Aim: To study the relationship between growth retardation of thalassemic patients and associated sistemic conditions and endocrine complications.

Subjects and methods: Cross-sectional study on 59 patients with βthalassemia major who did not reach their final height, with a mean age of 17.37±6.53 years. All patients were evaluated by clinical, biochemical and hormonal parameters.

Results: Short stature, defined as height more than 2.5 S.D. below the mean for chronological age was found among 62.7% of the patients. Growth failure was significantly associated with lower serrum Hb levels (P<0.005), higher mean ferritin values (P<0.05), higher mean transaminase levels (P<0.0001 and P<0.05 for AST and ALT respectively) and early form of hypogonadism (delayed and arrested puberty) (P<0.05). All hypogonadic patients had hypogonadotropic hypogonadism.

IGF1 was measured in a subgroup of 19 thalassemic patients. We found that patients with short stature had significantly lower values of IGF1 compared with those with adequate height (58.61±24.1 vs 207.4±124.5, P<0.005). Six of the patients with impaired growth were also evaluated for GH reserve by provocative tests and all of them had subnormal GH responses (peak GH values <10 ng/ml).

In our study group 15.5% of the patients presented mild types of primary hypothyroidism (mean TSH 5.8±1.24 μU/ml) without any significant association with short stature.

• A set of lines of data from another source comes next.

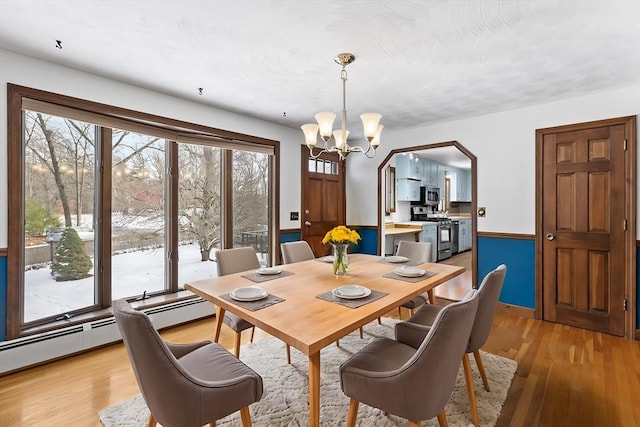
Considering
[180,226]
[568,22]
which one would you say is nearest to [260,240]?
[180,226]

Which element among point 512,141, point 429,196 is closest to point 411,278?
point 512,141

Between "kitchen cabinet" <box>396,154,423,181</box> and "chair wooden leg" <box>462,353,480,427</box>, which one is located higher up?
"kitchen cabinet" <box>396,154,423,181</box>

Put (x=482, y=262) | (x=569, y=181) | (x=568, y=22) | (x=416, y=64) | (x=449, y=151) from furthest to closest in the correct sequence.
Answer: (x=449, y=151) < (x=482, y=262) < (x=569, y=181) < (x=416, y=64) < (x=568, y=22)

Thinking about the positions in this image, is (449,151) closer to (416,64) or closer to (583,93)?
(583,93)

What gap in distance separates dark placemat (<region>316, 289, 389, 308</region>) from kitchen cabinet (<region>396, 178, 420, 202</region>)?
4.87 meters

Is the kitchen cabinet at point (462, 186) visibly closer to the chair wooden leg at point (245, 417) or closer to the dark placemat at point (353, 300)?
the dark placemat at point (353, 300)

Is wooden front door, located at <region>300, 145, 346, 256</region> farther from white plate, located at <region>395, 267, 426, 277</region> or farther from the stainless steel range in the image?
the stainless steel range

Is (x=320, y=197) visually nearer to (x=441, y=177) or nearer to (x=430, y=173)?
(x=430, y=173)

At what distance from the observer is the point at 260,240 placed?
4.08 metres

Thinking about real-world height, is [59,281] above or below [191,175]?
below

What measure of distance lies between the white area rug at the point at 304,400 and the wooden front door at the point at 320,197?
2.15 metres

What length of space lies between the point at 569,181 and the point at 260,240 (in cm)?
361

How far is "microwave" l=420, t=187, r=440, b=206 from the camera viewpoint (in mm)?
6928

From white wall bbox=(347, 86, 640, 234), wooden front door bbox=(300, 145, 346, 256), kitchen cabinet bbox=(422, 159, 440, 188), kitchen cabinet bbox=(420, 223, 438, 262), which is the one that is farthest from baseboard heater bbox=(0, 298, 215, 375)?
kitchen cabinet bbox=(422, 159, 440, 188)
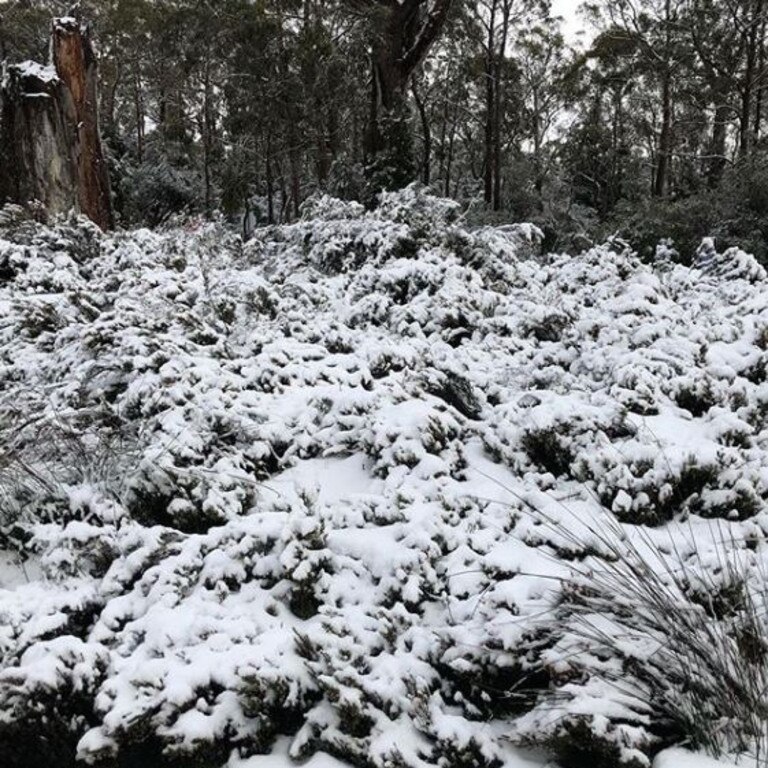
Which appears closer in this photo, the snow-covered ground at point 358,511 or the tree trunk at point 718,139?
the snow-covered ground at point 358,511

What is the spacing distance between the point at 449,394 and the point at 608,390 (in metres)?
0.83

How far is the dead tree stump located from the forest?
37 millimetres

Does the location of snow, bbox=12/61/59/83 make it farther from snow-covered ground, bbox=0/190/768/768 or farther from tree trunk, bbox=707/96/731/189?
tree trunk, bbox=707/96/731/189

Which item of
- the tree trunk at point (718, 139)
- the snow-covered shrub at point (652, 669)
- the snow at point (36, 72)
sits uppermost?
the tree trunk at point (718, 139)

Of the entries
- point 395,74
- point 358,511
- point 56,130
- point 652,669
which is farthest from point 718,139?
point 652,669

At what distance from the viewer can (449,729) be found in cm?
191

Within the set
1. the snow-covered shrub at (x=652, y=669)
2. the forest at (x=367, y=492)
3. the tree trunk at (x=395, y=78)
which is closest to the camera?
the snow-covered shrub at (x=652, y=669)

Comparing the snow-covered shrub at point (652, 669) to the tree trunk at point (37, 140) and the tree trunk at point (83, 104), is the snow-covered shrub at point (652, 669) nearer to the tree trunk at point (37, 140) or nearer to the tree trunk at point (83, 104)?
the tree trunk at point (37, 140)

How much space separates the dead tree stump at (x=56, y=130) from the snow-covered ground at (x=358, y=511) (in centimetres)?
249

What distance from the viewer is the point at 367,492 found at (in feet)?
9.71

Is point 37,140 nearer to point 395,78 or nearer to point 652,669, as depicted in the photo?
point 395,78

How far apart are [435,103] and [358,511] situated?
20910 millimetres

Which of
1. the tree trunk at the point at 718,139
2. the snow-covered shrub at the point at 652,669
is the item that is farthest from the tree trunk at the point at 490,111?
the snow-covered shrub at the point at 652,669

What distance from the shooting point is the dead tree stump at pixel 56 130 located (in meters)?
6.72
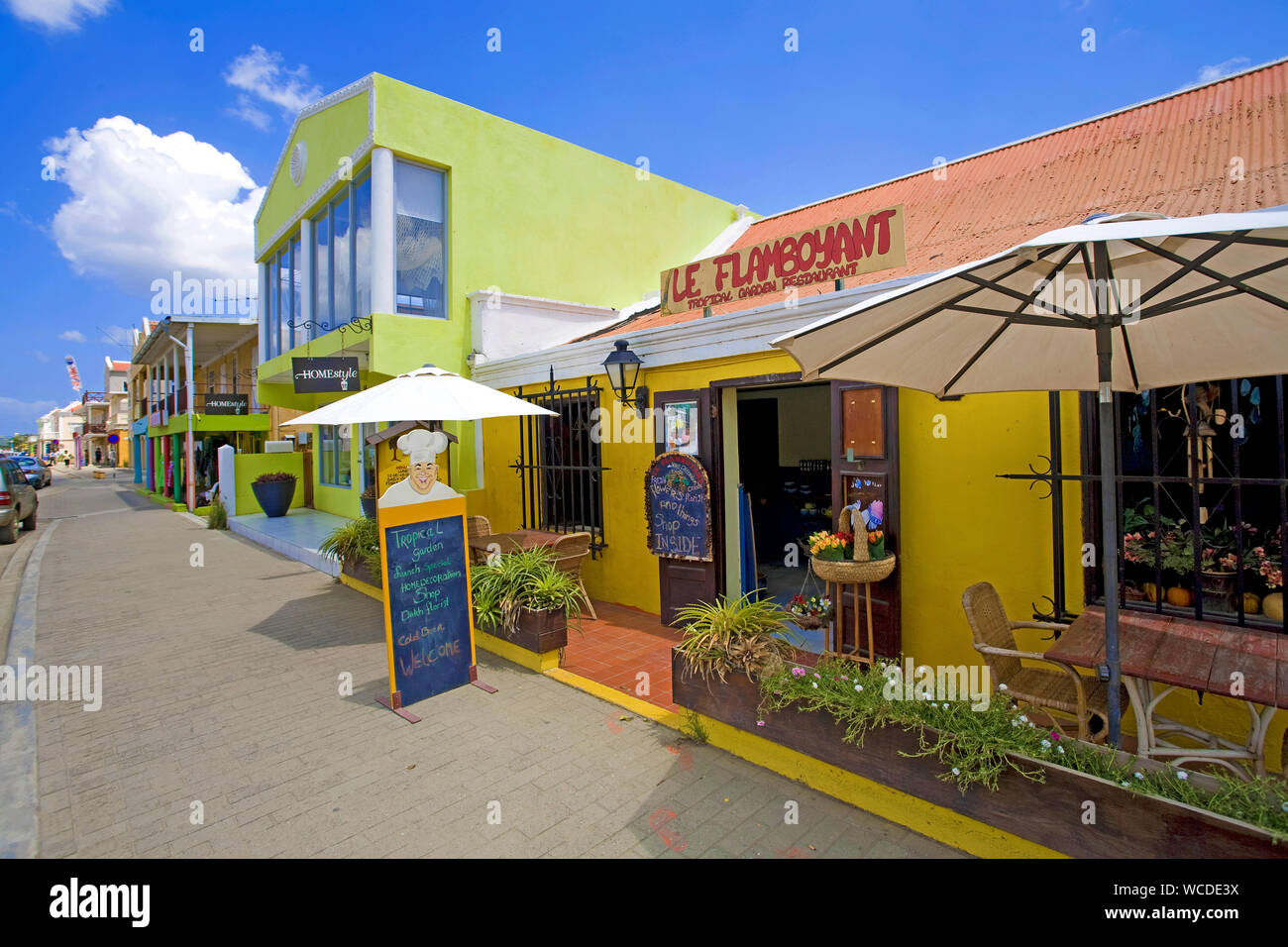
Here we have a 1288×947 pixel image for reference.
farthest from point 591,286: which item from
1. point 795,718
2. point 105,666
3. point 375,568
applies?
point 795,718

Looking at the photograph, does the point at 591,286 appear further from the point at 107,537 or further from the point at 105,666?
the point at 107,537

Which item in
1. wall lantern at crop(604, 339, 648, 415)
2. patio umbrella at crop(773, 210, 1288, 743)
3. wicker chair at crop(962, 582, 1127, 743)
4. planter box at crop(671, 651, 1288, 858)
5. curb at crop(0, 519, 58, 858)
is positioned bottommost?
curb at crop(0, 519, 58, 858)

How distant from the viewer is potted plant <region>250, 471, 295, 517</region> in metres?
14.5

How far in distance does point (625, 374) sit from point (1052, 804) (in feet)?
16.6

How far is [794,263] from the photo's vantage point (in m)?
6.09

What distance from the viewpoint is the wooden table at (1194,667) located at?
8.57 ft

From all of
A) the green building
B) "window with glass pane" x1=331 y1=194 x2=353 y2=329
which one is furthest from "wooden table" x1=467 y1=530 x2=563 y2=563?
"window with glass pane" x1=331 y1=194 x2=353 y2=329

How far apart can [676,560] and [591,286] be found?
6530 millimetres

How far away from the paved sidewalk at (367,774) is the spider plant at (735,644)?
53 centimetres

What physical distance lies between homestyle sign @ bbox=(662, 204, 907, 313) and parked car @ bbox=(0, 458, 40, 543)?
618 inches

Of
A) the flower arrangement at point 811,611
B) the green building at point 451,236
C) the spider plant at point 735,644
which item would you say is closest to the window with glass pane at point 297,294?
the green building at point 451,236

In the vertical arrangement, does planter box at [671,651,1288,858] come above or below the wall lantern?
below

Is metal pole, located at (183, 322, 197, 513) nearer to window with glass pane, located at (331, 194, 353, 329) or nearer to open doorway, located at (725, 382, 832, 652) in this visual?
window with glass pane, located at (331, 194, 353, 329)

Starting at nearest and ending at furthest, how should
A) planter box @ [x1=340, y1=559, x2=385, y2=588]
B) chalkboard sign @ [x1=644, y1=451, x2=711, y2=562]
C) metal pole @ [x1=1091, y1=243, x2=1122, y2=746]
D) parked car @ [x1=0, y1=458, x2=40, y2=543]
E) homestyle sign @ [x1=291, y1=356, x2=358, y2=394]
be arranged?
metal pole @ [x1=1091, y1=243, x2=1122, y2=746] → chalkboard sign @ [x1=644, y1=451, x2=711, y2=562] → planter box @ [x1=340, y1=559, x2=385, y2=588] → homestyle sign @ [x1=291, y1=356, x2=358, y2=394] → parked car @ [x1=0, y1=458, x2=40, y2=543]
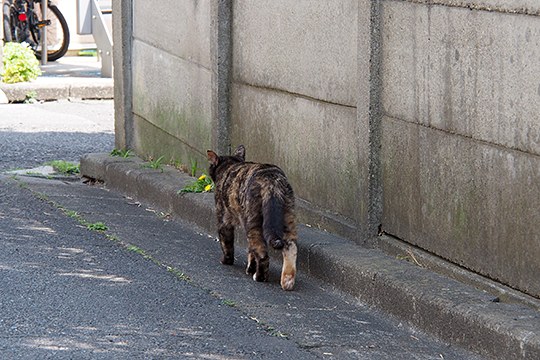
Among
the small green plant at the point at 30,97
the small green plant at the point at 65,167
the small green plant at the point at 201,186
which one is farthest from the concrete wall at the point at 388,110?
the small green plant at the point at 30,97

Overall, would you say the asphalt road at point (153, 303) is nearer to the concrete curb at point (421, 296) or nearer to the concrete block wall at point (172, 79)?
the concrete curb at point (421, 296)

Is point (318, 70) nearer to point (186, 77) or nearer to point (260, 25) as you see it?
point (260, 25)

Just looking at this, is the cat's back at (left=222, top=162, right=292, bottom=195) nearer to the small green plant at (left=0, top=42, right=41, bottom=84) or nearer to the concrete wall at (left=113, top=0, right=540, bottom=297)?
Answer: the concrete wall at (left=113, top=0, right=540, bottom=297)

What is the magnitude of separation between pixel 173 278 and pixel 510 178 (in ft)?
7.26

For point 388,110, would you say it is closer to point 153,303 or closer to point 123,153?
point 153,303

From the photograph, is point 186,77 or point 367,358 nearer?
point 367,358

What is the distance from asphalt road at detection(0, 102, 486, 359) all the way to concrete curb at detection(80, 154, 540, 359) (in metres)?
0.08

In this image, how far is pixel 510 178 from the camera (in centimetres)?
568

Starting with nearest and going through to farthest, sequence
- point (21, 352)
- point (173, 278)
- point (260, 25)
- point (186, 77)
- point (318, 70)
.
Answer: point (21, 352)
point (173, 278)
point (318, 70)
point (260, 25)
point (186, 77)

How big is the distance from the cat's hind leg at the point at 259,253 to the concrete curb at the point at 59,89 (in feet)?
31.0

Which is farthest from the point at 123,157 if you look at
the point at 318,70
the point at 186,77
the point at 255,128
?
the point at 318,70

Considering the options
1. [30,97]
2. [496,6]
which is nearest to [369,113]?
[496,6]

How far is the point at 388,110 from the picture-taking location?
6.80 metres

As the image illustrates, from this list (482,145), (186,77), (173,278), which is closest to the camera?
(482,145)
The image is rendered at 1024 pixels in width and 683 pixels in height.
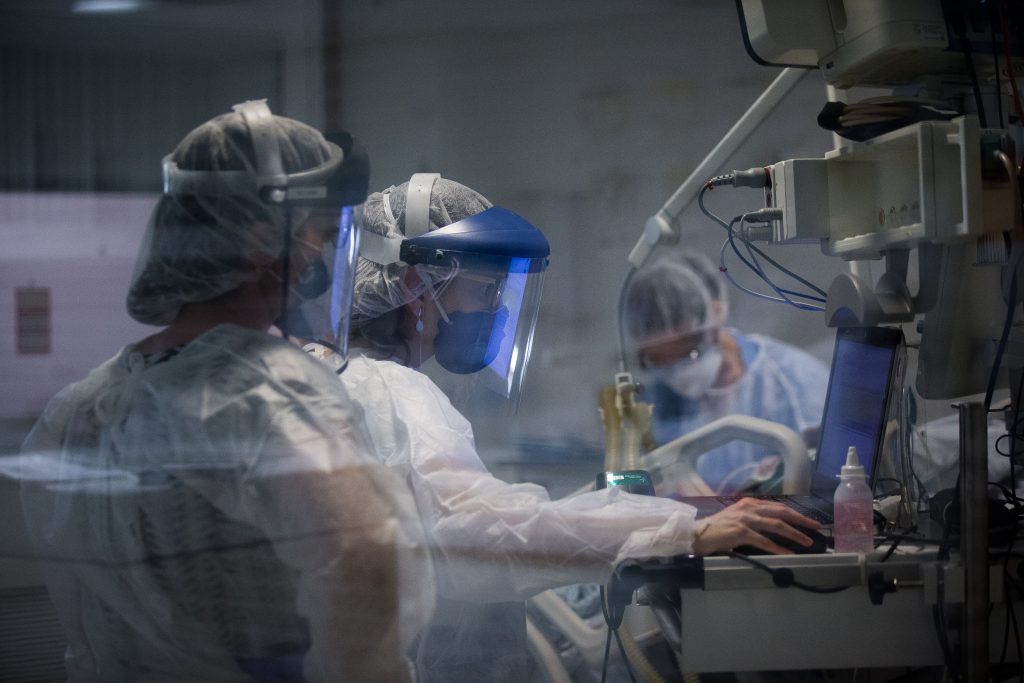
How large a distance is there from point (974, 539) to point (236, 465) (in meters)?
0.93

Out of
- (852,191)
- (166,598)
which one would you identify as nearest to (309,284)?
(166,598)

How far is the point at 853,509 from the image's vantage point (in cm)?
123

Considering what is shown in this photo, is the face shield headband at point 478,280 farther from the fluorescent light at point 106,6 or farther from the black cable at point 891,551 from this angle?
the black cable at point 891,551

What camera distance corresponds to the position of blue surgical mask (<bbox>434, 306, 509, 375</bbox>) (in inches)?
60.0

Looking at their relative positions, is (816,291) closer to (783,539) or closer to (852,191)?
(852,191)

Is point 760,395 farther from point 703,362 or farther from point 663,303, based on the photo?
A: point 663,303

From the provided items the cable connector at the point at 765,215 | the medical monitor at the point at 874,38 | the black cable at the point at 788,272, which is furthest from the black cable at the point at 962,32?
the black cable at the point at 788,272

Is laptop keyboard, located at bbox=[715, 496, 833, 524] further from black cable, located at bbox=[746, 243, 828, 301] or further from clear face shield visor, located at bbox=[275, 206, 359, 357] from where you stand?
clear face shield visor, located at bbox=[275, 206, 359, 357]

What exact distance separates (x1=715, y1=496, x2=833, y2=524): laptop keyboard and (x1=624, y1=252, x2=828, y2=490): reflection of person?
1.34 metres

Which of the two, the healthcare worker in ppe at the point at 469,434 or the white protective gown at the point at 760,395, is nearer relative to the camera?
the healthcare worker in ppe at the point at 469,434

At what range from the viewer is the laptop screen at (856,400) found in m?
1.38

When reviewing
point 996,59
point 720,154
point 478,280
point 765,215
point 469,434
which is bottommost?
point 469,434

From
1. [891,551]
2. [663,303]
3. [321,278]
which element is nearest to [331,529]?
[321,278]

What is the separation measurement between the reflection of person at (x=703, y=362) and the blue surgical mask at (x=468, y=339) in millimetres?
1444
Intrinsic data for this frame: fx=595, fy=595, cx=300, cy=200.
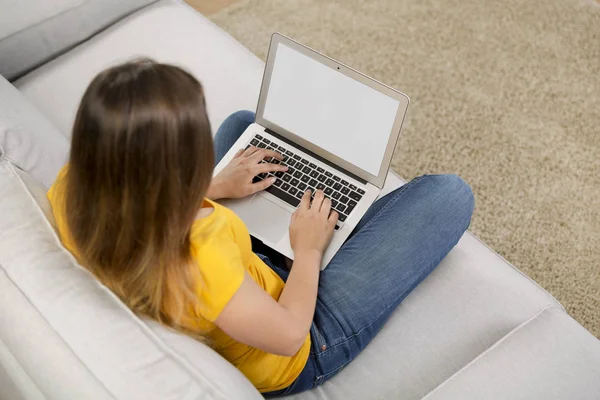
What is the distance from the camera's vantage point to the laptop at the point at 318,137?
45.4 inches

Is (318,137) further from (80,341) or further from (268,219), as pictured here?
(80,341)

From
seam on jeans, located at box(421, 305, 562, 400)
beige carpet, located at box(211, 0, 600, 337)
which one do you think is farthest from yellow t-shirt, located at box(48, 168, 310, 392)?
beige carpet, located at box(211, 0, 600, 337)

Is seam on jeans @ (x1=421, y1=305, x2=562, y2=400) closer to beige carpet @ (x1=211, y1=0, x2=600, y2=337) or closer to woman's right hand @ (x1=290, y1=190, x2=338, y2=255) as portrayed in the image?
woman's right hand @ (x1=290, y1=190, x2=338, y2=255)

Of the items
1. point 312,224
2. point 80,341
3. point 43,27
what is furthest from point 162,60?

Conclusions: Our results support the involvement of chronic anemia, iron overload, hepatic dysfunction and early form of hypogonadism as pathogenic factors of short stature in thalassemic patients. Although data regarding GH reserve and IGF1 levels are provided by a small group of patients, they suggest that impaired GH–IGF1 axis may be a major contributor to impaired growth.